The major browsers have no issues with this, though note that some tools like Inkscape won't parse the DTD nor expand the entities.
[0] https://kingbird.myphotos.cc/packing/squares_in_squares.html
The major browsers have no issues with this, though note that some tools like Inkscape won't parse the DTD nor expand the entities.
[0] https://kingbird.myphotos.cc/packing/squares_in_squares.html
I wonder why SVG's original designers found it necessary to supply an ad-hoc re-implementation of the entity mechanism. I think it might have to do with how rendering properties can be overridden at the usage site? At least I don't think it was established that browsers ignore entity definitions or basically anything in the document prolog/DOCTYPE considering SVG was part of W3C's push to replace HTML's SGMLish legacy syntax with XHTML/XML.

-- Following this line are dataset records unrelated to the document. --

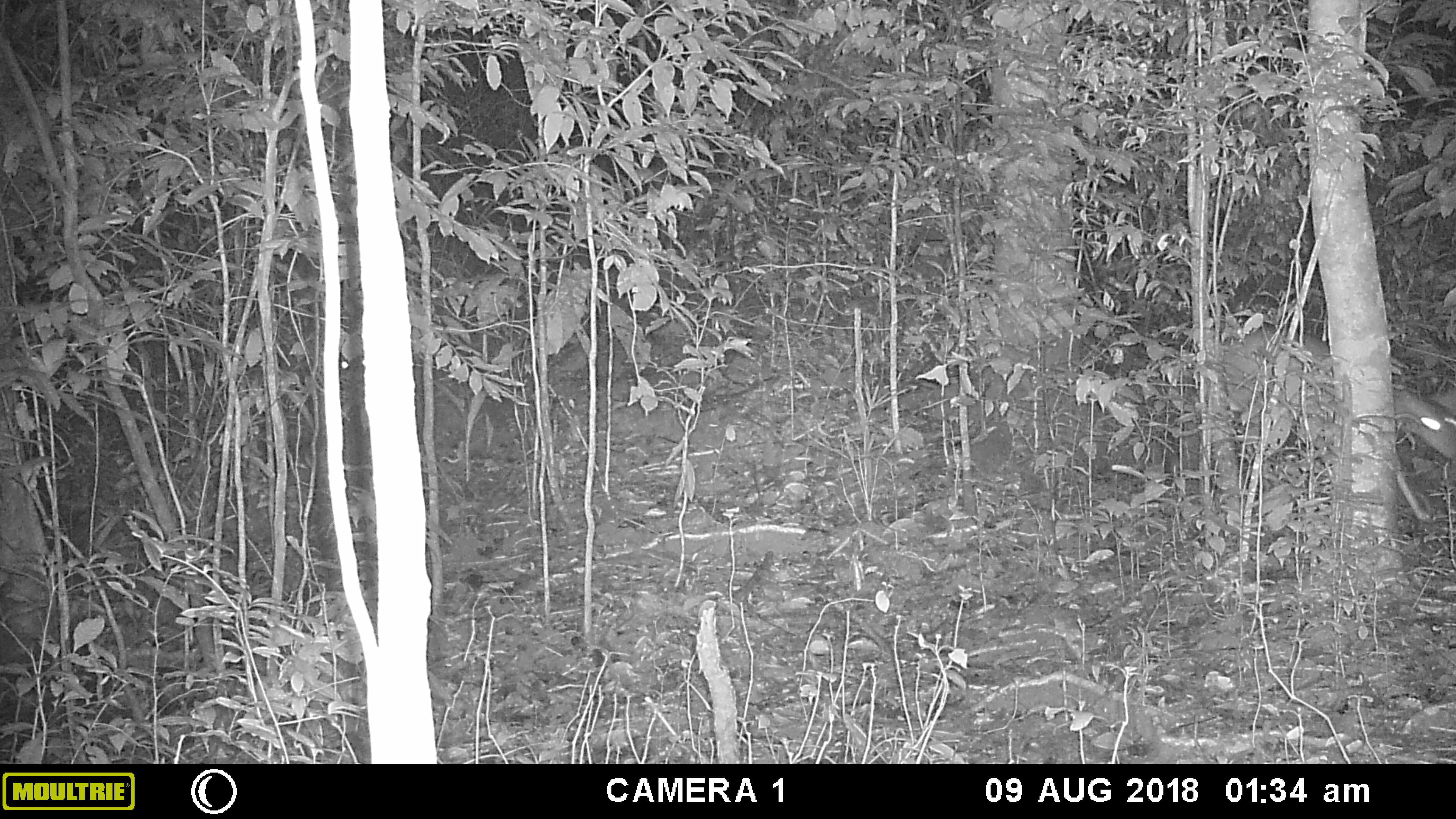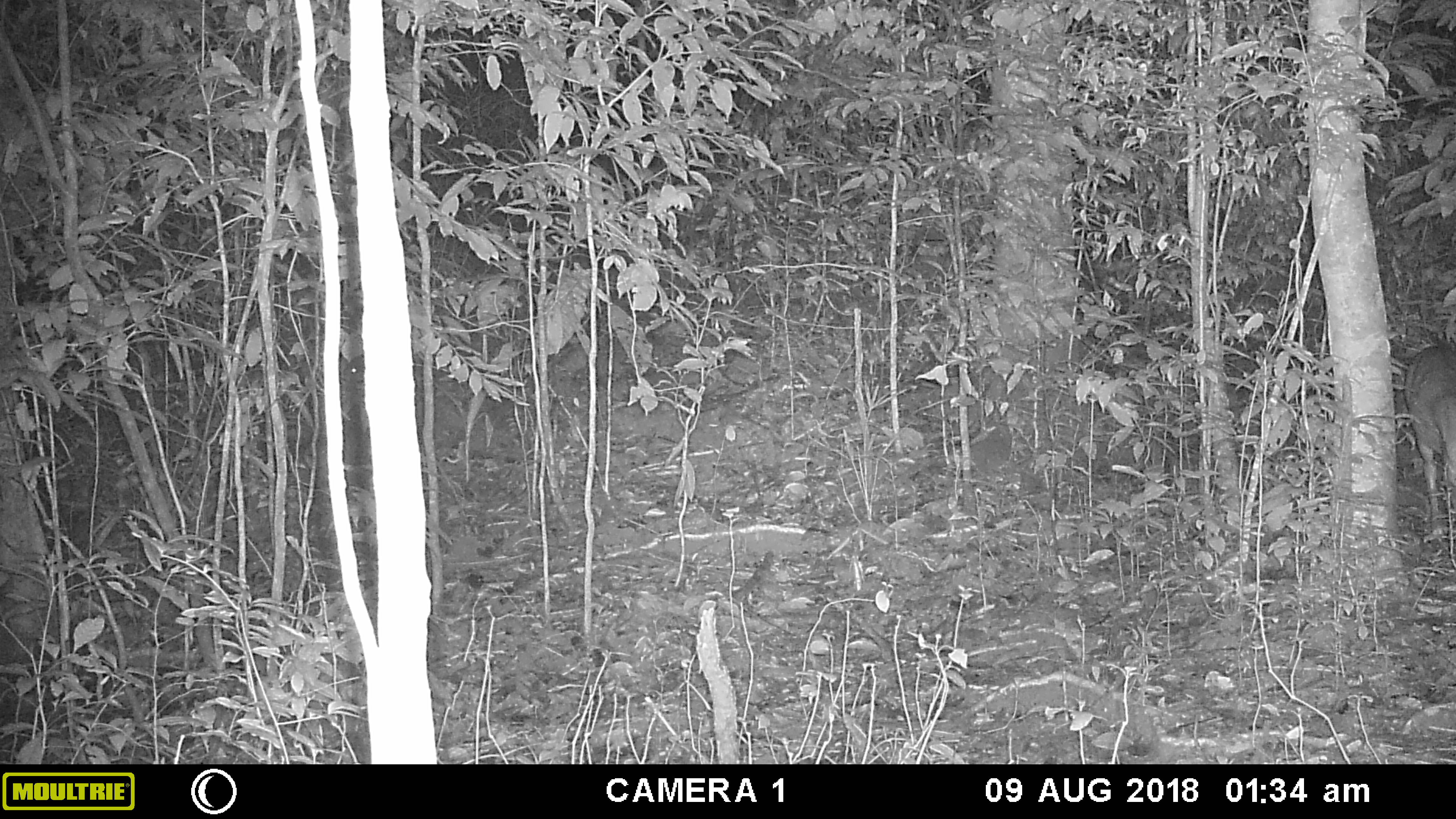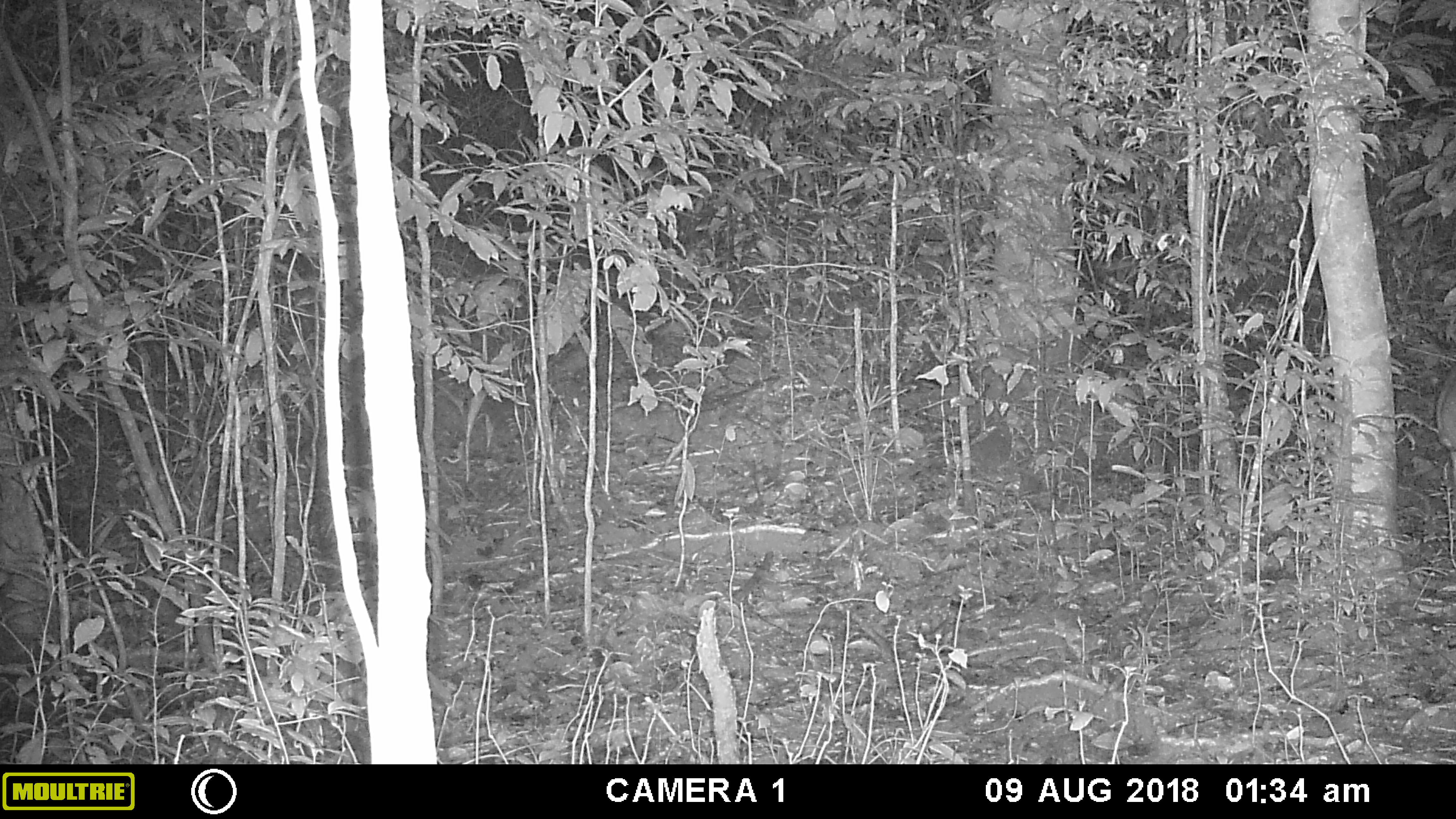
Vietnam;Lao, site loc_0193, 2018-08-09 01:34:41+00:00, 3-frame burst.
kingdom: Animalia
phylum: Chordata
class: Mammalia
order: Artiodactyla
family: Cervidae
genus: Muntiacus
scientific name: Muntiacus vuquangensis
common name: large-antlered muntjac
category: large antlered muntjac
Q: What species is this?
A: Large antlered muntjac (large-antlered muntjac) (Muntiacus vuquangensis).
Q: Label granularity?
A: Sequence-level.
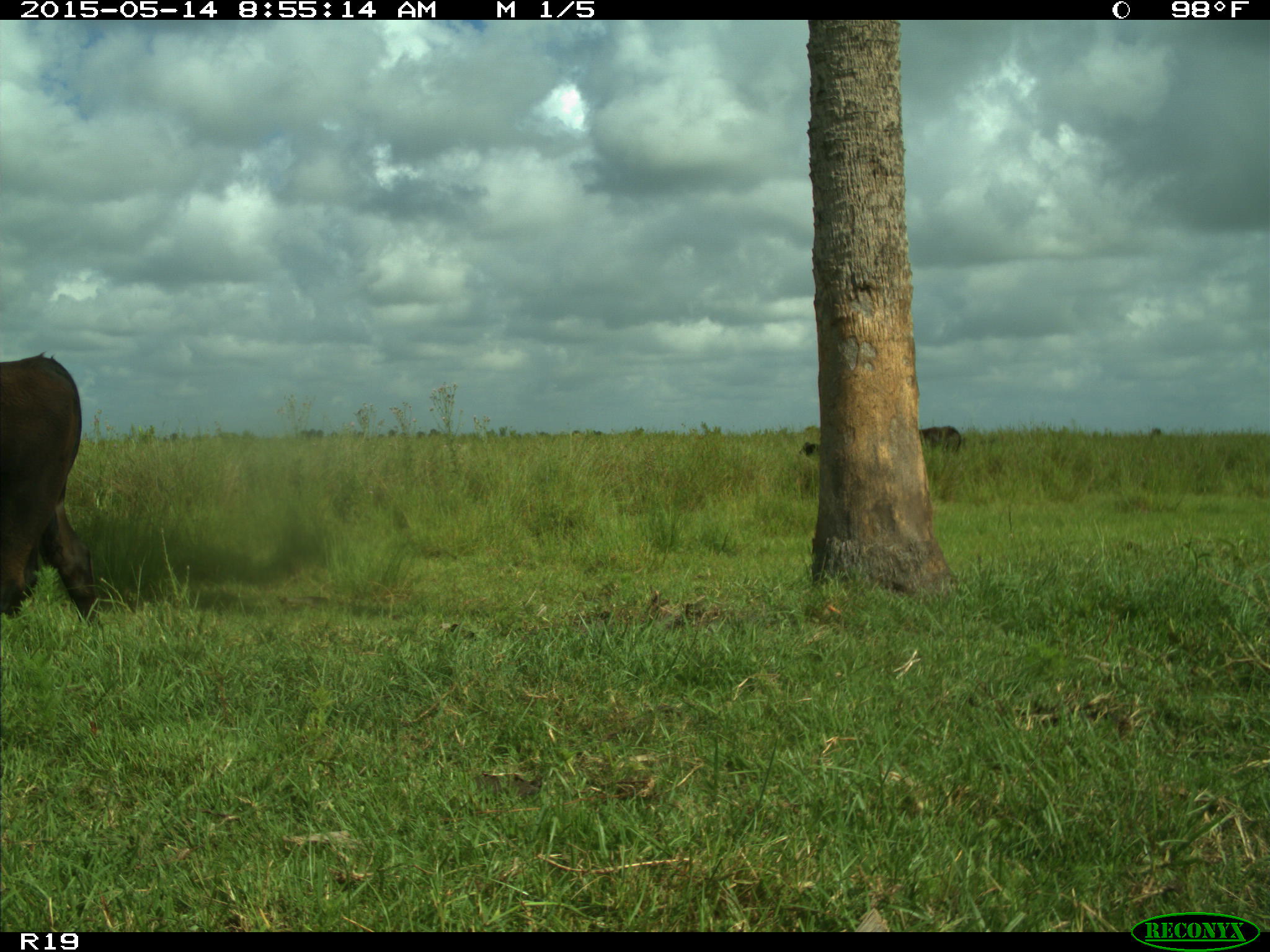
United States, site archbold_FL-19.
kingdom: Animalia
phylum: Chordata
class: Mammalia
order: Artiodactyla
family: Bovidae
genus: Bos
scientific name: Bos taurus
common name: domestic cow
Bos taurus (domestic cow).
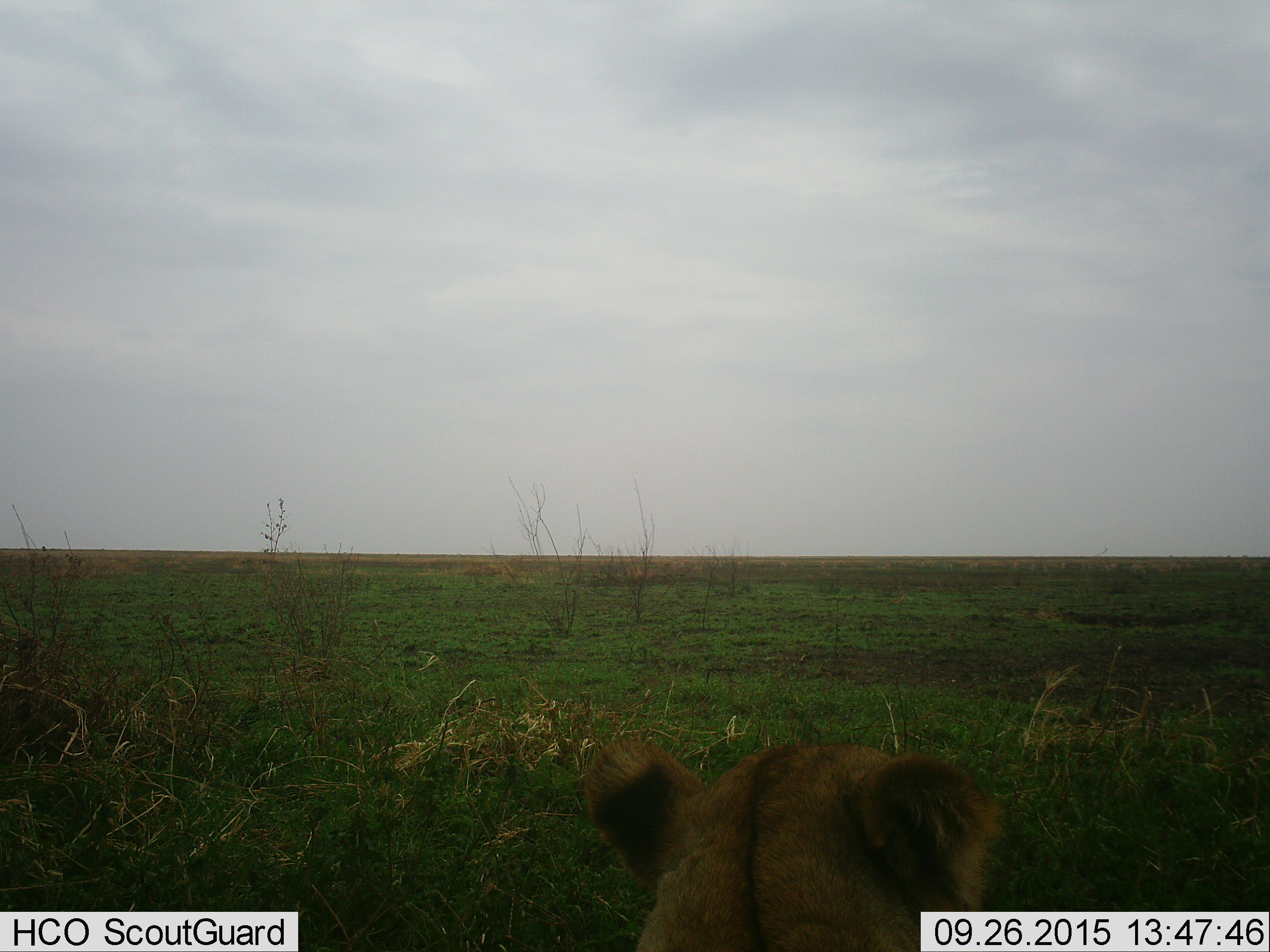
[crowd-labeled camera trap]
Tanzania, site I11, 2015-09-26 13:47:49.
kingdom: Animalia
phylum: Chordata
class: Mammalia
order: Carnivora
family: Felidae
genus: Panthera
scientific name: Panthera leo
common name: lion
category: lionfemale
Lionfemale (lion) (Panthera leo), count 1. Behavior (volunteer vote fractions): standing 33%, resting 78%, moving 0%, interacting 0%. Young present (vote fraction): 0%. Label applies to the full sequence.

To be clear, it's using both of them for different purposes, you'll find both <use> elements and <!ENTITY> declarations in files like https://kingbird.myphotos.cc/packing/square-11.svg. You can't <use> a numeric quantity in an attribute, the closest alternative for those would be CSS variables.
As for the existence of <use>, I agree with jarek-foksa, the idea is that the original element and all its clones from <use> are linked in the DOM at runtime, as opposed to DTD entities which are baked in textually. Also, most people hate XML, I'd imagine they'd hate internal DTDs doubly so, especially with how little information can be found about them outside the XML standard.
(Browser devs also love to beat the drum of minimizing attack surface, so it's a bit surprising that DTDs and XML stylesheets still work at all. I'd expect them to tear out that functionality in a heartbeat if it were ever used in a modern exploit.)